Baby Ackies! oh gawd dont tempt me!! :mf_dribble: 

Missed last years one so defo gotta go this year.

Anyone know if someone might be selling some Dwarf African Dormice? lol


----------



## gaz (Oct 5, 2005)

done
gaz


----------



## Nerys (Apr 18, 2005)

one of the girls i know well up south breeds those, so could well have yeah.. i am guessing we will all be able to take pre-orders on mammals 

(well i know i will be anyway)

i will ask her next time i see her.. what you after 1.1 ? 1.2 ? i used to keep the little buggers too... they are great, but not for handling!

N


----------



## cornmorphs (Jan 28, 2005)

gaz said:


> yes and for the past two years,depsite us breeders traveling hundreds of miles with our animals to exhibit there the turn out from buyer/members has been piss poor! if you dont support shows then we wont bother comming.
> regards gaz


i see where you are coming from, but you cant force people to buy stuff dude..
if they want it and they know about the show, they will go i expect.
dont think i'll make this one, got too many weekends booked off already.


----------



## Nerys (Apr 18, 2005)

nigel - have you ever been to PRAS?

2005 they had 45 people turn up to the show, not including exhbitors...

i hate to say it, as i like a few of the pras guys, and its my local show, but PRAS is fast getting a name for being the biggest waste of time for sellers.

» **DATASET EXTRACT**
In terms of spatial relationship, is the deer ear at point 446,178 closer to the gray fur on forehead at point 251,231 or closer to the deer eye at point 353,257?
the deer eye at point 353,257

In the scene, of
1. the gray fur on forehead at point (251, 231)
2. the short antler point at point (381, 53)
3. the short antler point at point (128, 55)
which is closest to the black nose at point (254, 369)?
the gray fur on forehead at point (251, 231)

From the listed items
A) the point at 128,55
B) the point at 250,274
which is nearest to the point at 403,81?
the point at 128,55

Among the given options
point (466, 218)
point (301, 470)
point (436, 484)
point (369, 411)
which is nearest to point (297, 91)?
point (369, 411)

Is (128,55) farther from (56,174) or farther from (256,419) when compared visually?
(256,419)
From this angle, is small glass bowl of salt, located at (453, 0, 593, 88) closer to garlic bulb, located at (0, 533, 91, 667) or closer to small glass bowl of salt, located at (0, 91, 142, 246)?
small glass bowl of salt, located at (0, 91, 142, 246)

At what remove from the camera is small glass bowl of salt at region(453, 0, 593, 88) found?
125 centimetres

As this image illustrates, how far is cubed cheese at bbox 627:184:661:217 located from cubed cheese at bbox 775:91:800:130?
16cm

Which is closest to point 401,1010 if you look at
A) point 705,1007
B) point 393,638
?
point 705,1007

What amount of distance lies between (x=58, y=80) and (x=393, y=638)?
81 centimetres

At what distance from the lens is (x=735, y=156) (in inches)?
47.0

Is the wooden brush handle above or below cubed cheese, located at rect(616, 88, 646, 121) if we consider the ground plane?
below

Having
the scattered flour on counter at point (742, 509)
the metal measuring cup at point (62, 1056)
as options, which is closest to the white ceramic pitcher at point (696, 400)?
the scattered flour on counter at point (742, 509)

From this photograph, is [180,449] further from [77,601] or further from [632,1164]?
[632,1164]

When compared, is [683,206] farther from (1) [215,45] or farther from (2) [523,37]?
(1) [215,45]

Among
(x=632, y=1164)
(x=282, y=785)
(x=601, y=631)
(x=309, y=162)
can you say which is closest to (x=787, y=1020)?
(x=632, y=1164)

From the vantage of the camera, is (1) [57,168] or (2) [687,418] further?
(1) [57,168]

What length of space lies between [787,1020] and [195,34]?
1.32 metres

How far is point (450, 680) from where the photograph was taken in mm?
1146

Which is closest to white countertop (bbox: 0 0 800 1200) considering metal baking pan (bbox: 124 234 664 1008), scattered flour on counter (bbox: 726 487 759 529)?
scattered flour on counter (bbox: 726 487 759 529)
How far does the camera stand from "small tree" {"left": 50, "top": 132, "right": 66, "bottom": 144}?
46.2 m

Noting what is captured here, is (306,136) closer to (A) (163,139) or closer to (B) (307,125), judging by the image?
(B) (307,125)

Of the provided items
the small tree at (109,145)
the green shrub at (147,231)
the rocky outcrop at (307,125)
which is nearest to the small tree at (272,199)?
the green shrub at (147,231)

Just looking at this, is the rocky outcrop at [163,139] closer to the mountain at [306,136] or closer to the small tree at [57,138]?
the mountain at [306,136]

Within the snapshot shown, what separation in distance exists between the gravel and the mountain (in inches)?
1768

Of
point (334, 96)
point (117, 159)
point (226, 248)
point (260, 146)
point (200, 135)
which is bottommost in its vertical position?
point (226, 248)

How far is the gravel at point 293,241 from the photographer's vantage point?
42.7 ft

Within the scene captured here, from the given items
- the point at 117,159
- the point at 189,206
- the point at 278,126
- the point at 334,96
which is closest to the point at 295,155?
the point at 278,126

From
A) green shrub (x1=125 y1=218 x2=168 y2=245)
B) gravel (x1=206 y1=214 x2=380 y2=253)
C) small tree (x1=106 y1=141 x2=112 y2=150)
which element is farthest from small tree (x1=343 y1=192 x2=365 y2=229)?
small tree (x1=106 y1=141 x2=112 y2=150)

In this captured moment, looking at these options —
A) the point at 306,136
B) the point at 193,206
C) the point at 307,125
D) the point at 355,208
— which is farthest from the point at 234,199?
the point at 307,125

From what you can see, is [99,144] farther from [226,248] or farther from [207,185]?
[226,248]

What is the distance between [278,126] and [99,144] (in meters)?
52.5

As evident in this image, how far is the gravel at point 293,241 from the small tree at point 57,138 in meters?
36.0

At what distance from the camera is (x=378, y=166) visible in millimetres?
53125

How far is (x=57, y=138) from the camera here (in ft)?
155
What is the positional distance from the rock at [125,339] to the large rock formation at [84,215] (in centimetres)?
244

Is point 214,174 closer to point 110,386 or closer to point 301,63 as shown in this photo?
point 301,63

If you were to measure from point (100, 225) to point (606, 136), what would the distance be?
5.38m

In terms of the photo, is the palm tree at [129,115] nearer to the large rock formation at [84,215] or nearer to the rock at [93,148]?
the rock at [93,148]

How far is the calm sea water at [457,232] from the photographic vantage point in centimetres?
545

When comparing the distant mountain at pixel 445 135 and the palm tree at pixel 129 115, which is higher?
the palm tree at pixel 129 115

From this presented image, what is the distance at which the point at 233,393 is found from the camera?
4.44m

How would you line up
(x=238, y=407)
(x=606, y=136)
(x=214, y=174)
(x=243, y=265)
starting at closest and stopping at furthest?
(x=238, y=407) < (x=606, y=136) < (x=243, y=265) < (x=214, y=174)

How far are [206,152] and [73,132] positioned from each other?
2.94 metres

» **STATED GOAL**
List each different user name that appears in a post heading in the forum thread.

» **ANSWER TO THE EXERCISE**
gaz, Nerys, cornmorphs